I'm relatively new to bioinformatics and programming and need some help running a script that I'm having problems with.
I'm trying to replace sequence IDs in a treefile (newick format) with organism names, the sequence IDs with corresponding organism data are stored in a separate tab delimited file. I found the solution to this problem in a previous post using the following script How To Replace Sequence Id'S In A Text (Tree) File With Taxonomy Strings From A Corresponding Tab Delimited Taxonomy File
use strict;
use warnings;
my $treeFile = pop;
my %taxonomy = map { /(\S+)\s+(.+)/; $1 => $2 } <>;
push @ARGV, $treeFile;
while ( my $line = <> ) {
$line =~ s/\b$_\b/$taxonomy{$_}/g for keys %taxonomy;
print $line;
}
The script wont run the whole way through however. After adding in print "StepX\n";
throughout the script, I found it gets stuck at the my %taxonomy = map { /(\S+)\s+(.+)/; $1 => $2 } <>;
line.
I've gone back and reformatted the tab file to mirror the format of the tab file in the post, but the script still gets stuck at the same spot. The treefile and taxonomy are in stored in the local file that perl runs from. Is there something simple I have missed to cause the script to fail? Perhaps with defining the directory or filename. The script seems to have worked for others but I'm at a loss as to why it isn't working for me.
Thanks in advance.
For reference my tsv and treefiles look like this.

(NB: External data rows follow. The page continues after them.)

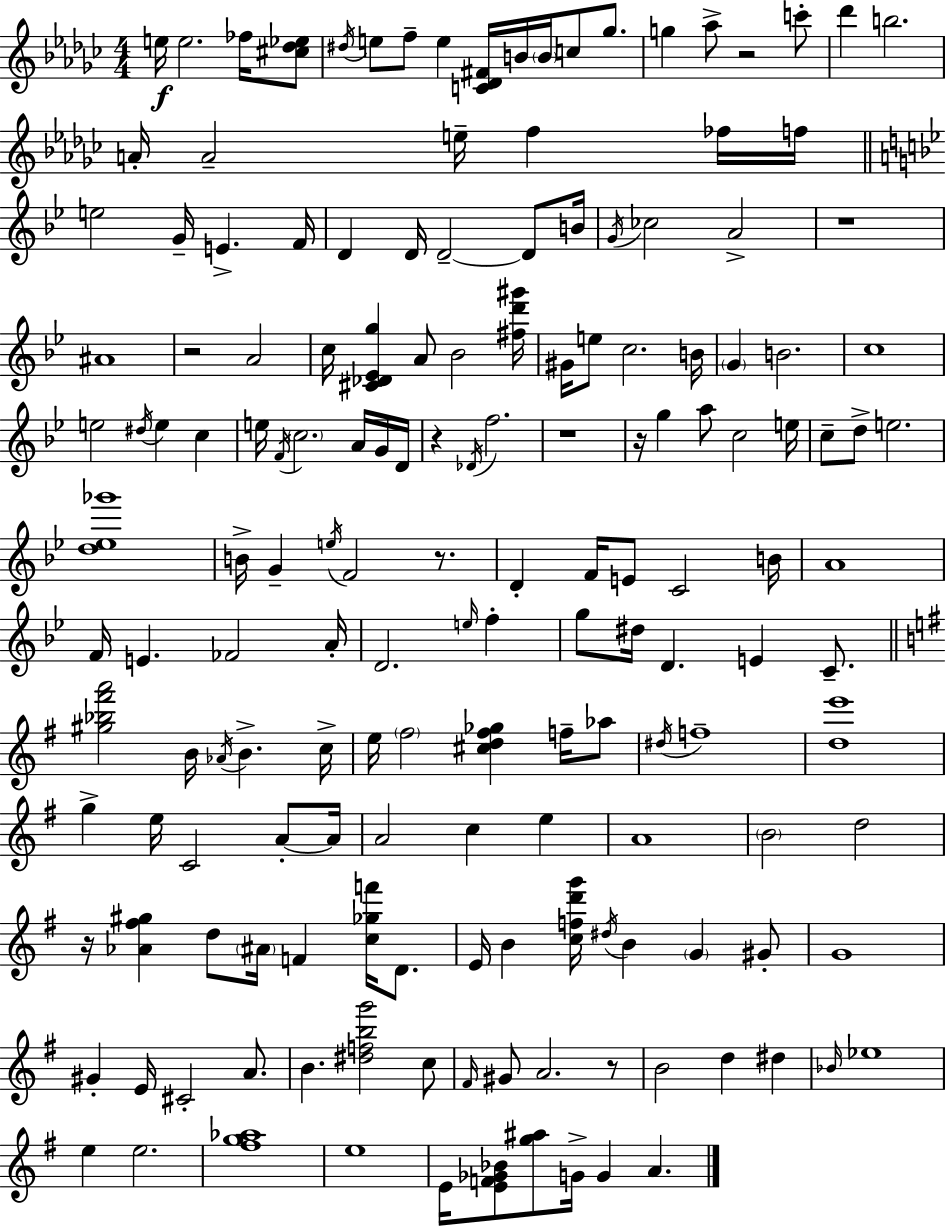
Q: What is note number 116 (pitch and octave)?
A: B4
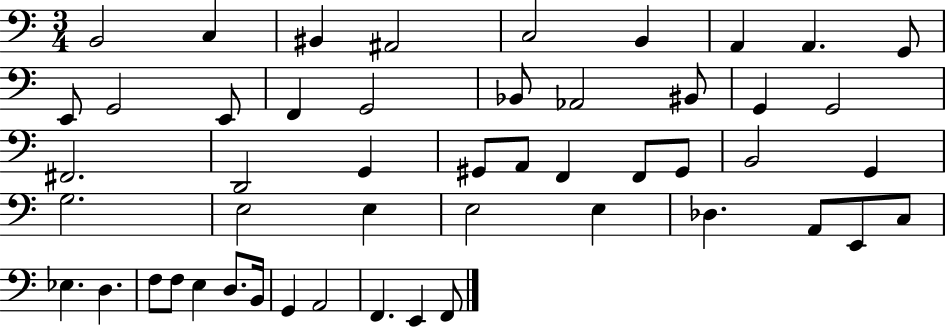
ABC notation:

X:1
T:Untitled
M:3/4
L:1/4
K:C
B,,2 C, ^B,, ^A,,2 C,2 B,, A,, A,, G,,/2 E,,/2 G,,2 E,,/2 F,, G,,2 _B,,/2 _A,,2 ^B,,/2 G,, G,,2 ^F,,2 D,,2 G,, ^G,,/2 A,,/2 F,, F,,/2 ^G,,/2 B,,2 G,, G,2 E,2 E, E,2 E, _D, A,,/2 E,,/2 C,/2 _E, D, F,/2 F,/2 E, D,/2 B,,/4 G,, A,,2 F,, E,, F,,/2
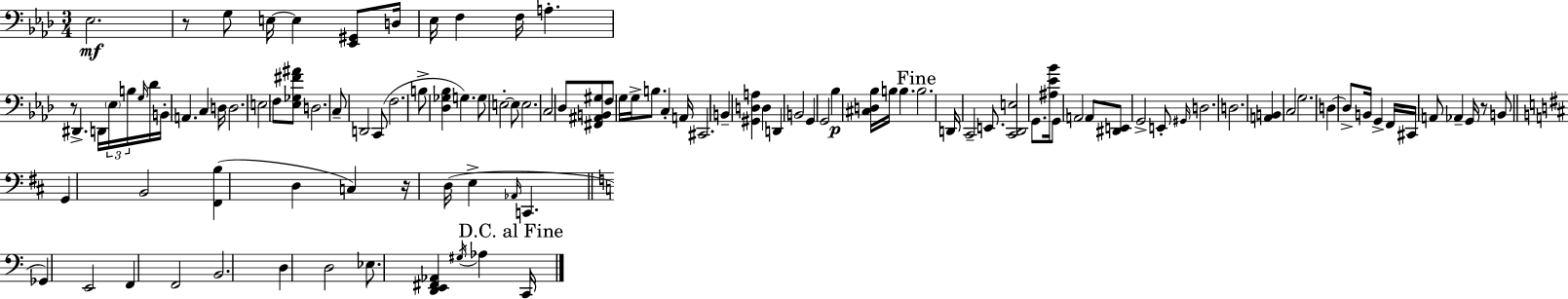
{
  \clef bass
  \numericTimeSignature
  \time 3/4
  \key f \minor
  \repeat volta 2 { ees2.\mf | r8 g8 e16~~ e4 <ees, gis,>8 d16 | ees16 f4 f16 a4.-. | r8 dis,4.-> d,16 \tuplet 3/2 { \parenthesize ees16 b16 \grace { g16 } } | \break des'16 b,16-. a,4. c4 | d16 d2. | e2 f8 <ees ges fis' ais'>8 | d2. | \break c8-- d,2 c,8( | f2. | b8-> <des ges bes>4 g4.) | g8 e2-.~~ e8 | \break e2. | c2 des8 <fis, ais, b, gis>8 | f8 g16 g16-> b8. c4-. | a,16 cis,2. | \break b,4-- <gis, d a>4 d4 | d,4 b,2 | g,4 g,2 | bes4\p <cis d bes>16 b16 b4. | \break \mark "Fine" b2. | d,16 c,2-- e,8. | <c, des, e>2 g,8. | <ais ees' bes'>16 g,8 a,2 a,8 | \break <dis, e,>8 g,2-> e,8-. | \grace { gis,16 } d2. | d2. | <a, b,>4 c2 | \break g2. | d4~~ d8-> b,16 g,4-> | f,16 cis,16 a,8 aes,4-- g,16 r8 | b,8 \bar "||" \break \key b \minor g,4 b,2 | <fis, b>4( d4 c4) | r16 d16( e4-> \grace { aes,16 } c,4. | \bar "||" \break \key c \major ges,4) e,2 | f,4 f,2 | b,2. | d4 d2 | \break ees8. <d, e, fis, aes,>4 \acciaccatura { gis16 } aes4 | \mark "D.C. al Fine" c,16 } \bar "|."
}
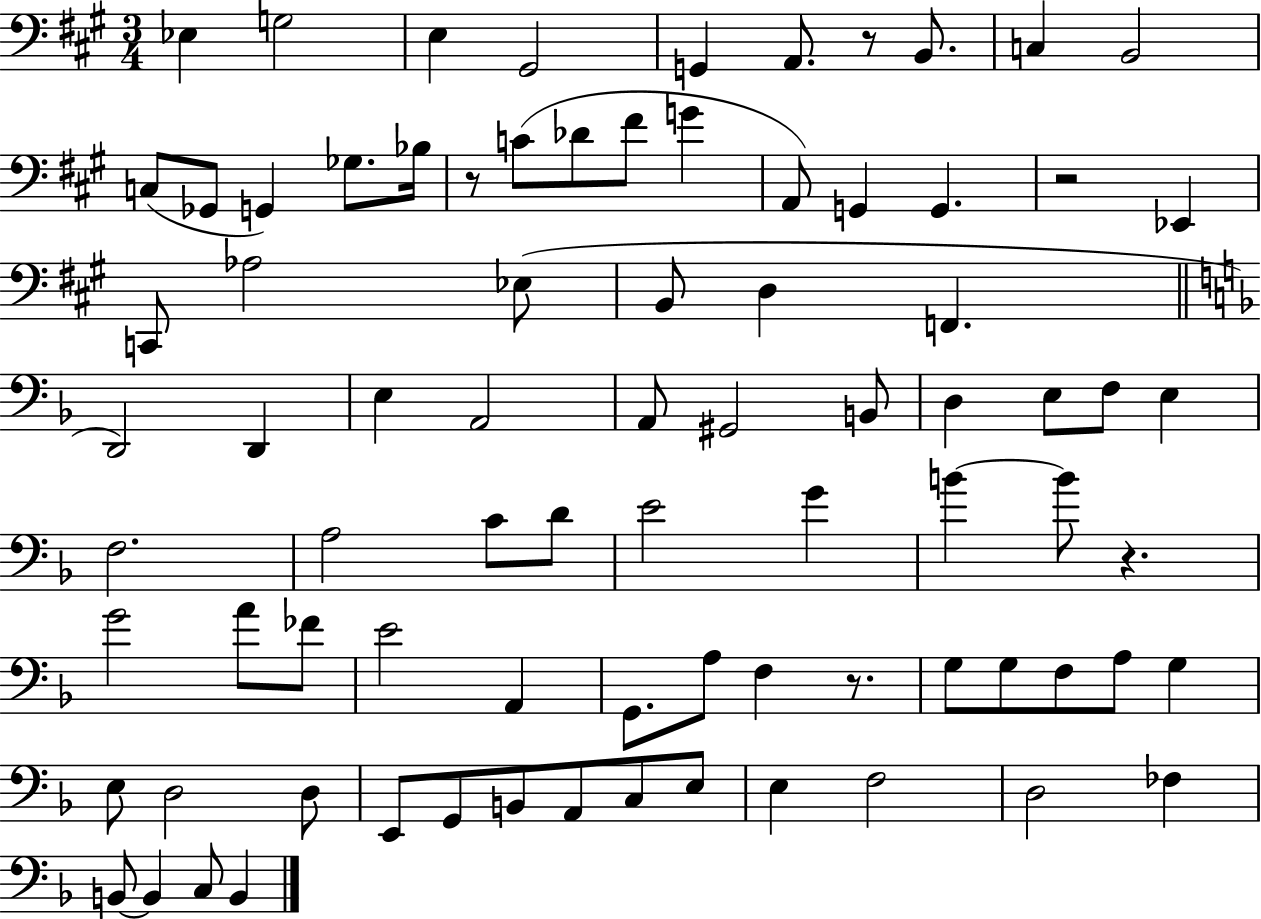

WP010933552.1 Chlorobaculum;__tepidum
WP011361294.1 Chlorobium;__chlorochromatii
WP006366269.1 Chlorobium;__ferrooxidans
WP012466994.1 Chlorobium;__limicola
WP011745973.1 Chlorobium;__phaeobacteroides
WP012498899.1 Chloroherpeton;__thalassium
WP012509156.1 Pelodictyon;__phaeoclathratiforme
WP012506474.1 Prosthecochloris;__aestuarii
WP014433201.1 Caldilinea;__aerophila
WP013218375.1 Dehalogenimonas;__lykanthroporepellens
and
(WP014737726.1:1.8525851341,((((((((WP027358538.1:0.3690143012,((WP004512544.1:0.1039871466,WP014551809.1:0.0491224567)100:0.3547853057,(WP012469611.1:0.4207143406,(WP012532312.1:0.1128063030,WP015839165.1:0.0280057978)100:0.3010198201)99:0.0913692177)79:0.0631776135)100:1.1860644760,(((((WP005505390.1:0.2412841810,WP027856531.1:0.1524078700)100:0.1071877723, etc.